OFS reviewer and volunteer usher Lucy saw Fifteen Years of Granite, July 2022.
Saturday 16 July, 6.30pm, and I have snuck away from a party to usher (and review) 15 Years of Granite, a play by Fifth Knuckle that has intrigued me since I first noticed it nestled in the programme for Offbeat. It’s about a disappearance, but there’s little else I know, except that the synopsis was coy enough to snag and intrigue. The drama studio is an oasis, its atmosphere cool and calm beneath the blowing fans. People sit casually, barring the actor, who’s sat up at the front on stage, but in the corner of it: body rigid, eyes wide and petrified. It looks like he’s being tortured. The lights dim, he rises, makes it to the centre of the stage and speaks into the microphone, shrugging off his torment for a moment. His manner is light but his shoulders are heavy as he introduces himself as Alex (Alexander Dover) and cracks a couple jokes.

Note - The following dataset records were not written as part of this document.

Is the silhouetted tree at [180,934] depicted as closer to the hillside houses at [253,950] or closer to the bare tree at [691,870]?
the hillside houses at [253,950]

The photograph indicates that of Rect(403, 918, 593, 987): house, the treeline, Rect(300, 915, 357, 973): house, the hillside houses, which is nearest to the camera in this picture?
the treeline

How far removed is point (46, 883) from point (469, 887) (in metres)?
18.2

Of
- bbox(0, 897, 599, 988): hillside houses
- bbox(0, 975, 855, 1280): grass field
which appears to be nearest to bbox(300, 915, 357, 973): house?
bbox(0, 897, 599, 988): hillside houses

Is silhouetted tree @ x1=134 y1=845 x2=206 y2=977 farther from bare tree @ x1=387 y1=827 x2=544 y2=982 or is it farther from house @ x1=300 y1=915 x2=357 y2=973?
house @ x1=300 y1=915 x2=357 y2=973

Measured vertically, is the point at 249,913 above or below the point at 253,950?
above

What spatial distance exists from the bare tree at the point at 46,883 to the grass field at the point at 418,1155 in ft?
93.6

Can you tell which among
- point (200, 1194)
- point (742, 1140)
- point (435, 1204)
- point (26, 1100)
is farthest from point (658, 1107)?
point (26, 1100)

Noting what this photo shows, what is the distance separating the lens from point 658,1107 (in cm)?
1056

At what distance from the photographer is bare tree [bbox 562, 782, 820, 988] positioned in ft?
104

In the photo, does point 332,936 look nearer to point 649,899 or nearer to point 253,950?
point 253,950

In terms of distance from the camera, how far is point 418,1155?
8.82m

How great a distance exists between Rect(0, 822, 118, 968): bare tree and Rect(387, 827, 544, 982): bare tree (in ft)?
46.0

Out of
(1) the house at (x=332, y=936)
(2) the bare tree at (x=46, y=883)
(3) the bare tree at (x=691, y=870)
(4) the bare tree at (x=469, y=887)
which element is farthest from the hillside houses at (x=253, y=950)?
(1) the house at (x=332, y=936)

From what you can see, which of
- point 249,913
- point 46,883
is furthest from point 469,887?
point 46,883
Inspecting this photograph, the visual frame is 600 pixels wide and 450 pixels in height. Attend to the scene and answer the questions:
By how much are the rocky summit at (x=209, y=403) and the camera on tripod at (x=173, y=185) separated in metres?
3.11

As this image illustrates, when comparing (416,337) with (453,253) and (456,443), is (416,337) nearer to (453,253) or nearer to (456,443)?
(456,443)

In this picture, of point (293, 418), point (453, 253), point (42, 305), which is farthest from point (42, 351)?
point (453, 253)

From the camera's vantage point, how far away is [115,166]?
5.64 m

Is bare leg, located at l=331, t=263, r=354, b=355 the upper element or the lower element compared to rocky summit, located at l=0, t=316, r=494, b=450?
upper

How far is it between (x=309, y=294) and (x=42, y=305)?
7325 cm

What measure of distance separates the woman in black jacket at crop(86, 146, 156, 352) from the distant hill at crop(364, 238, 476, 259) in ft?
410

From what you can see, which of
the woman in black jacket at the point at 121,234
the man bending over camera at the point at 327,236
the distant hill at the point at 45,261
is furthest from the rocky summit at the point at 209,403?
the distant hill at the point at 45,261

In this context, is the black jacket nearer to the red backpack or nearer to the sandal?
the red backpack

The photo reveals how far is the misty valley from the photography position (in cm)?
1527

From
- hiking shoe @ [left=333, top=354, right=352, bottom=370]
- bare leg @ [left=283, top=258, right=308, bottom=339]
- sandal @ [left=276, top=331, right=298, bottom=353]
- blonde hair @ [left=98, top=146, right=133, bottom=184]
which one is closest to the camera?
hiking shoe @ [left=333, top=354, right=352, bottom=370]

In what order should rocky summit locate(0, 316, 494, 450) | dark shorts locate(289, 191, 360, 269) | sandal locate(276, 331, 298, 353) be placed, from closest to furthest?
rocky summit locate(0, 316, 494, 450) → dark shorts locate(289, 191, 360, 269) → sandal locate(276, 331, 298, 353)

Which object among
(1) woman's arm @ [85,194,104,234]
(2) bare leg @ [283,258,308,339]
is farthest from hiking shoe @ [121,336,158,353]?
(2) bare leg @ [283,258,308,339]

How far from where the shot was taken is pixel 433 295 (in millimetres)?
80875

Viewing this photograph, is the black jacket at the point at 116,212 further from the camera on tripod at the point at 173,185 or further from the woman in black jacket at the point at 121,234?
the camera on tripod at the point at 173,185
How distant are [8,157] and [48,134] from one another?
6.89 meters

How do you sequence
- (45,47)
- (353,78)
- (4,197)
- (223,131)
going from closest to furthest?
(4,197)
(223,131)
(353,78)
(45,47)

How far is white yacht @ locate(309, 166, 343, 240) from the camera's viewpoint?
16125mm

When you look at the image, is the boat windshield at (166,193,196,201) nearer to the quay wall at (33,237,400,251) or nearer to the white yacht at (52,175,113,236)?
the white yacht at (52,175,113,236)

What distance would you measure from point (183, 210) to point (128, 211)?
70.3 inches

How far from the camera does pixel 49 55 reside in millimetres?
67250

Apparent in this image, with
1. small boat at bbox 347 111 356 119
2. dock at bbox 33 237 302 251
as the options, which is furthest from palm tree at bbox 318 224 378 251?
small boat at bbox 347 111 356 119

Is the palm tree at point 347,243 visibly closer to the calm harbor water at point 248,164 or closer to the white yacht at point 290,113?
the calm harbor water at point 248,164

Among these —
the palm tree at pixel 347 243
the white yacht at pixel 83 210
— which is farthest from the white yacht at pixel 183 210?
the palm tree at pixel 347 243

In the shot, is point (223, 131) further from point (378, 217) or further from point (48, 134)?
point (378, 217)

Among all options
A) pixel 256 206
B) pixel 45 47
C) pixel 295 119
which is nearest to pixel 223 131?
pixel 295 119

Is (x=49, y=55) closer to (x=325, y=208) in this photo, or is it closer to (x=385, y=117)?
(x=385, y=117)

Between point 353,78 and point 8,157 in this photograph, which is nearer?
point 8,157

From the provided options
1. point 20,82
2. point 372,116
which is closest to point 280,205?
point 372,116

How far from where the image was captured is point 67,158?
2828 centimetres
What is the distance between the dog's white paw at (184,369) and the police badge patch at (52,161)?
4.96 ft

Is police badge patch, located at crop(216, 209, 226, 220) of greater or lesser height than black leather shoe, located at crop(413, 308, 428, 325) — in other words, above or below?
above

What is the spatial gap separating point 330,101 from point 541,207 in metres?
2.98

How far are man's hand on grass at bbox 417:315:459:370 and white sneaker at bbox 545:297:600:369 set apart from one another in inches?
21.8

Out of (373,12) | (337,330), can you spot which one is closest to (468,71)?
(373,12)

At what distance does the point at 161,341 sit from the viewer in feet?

Soon no one is laughing. 15 Years of Granite is incredibly dark, it deals in hidden horror. We soon discover that Alex’s initial mask of terror best befits it. But the light-heartedness is becoming, it lends the play a sense of earnestness. Pulling us in gently, it also causes us to question ourselves. But we do not question Alex: he is believable to the point we almost forget where we are. Are we in the drama studio, or a self-help meeting? Is this an obscure pub on the edge of Dartmoor? It has a confessional quality and drips in authenticity – the writing backs itself up. For example, Alex refers to recently acquired “veneers” to explain the reappearance of teeth that were knocked out by his father when he was ten years old. He later refers to newspaper articles and police reports.
It is a play about abuse and exploitation. Alex the child is abused physically and psychologically by his father. He is abused emotionally by his alcoholic, often-catatonic mother; and she is in turn abused and beaten by the father of her child. The domestic environment is the definition of toxic; it is palpable with fear. Alex is unable to speak out against his father. While his mother escapes through drink, he escapes through roaming Dartmoor. He tries to cope by not being there but as a child, his autonomy is limited: he has to suffer under his father, he doesn’t have a choice. But he does have a choice in the stories he can tell his friend, Freddie, at school. Instead of the truth, he concocts an altercation with a ‘ghost’. This isn’t entirely fiction: Alex is convinced he’s seen a ghost in the barn and together they plan to go and look for it. 15 Years of Granite is about real-life ghosts. It examines trauma and the ambiguity of memory. There is a haunted, hallucinatory quality to its telling. It is about real monsters and the hidden horrors of the everyday.
These horrors are portrayed in the domestic sphere, and also on a larger and more complex scale. Alex’s father abuses his family, but he is also part of a bigger network of exploitation. The writer and director of 15 Years of Granite, John Archer, explains that a key influence in its writing was a recent incident in Essex where 39 people were found dead in a lorry, having been smuggled into the UK. He also adds that Devon and Cornwall police frequently discover evidence of human trafficking and slavery rings operating around Dartmoor (where people are stored in isolated barns, remains are discovered etc.) A native of the area, he also speaks (both in the play and out of it) about its desolate, drop-dead and breathtaking beauty. There is a duality to it: it is inspiring and imposing, fair yet fatal, magnificent and malignant. Fertile, it is lined with graves. 15 Years of Granite is eerie, atmospheric and absorbing. It is a 35 minute interlude into the darkest depths of Dartmoor.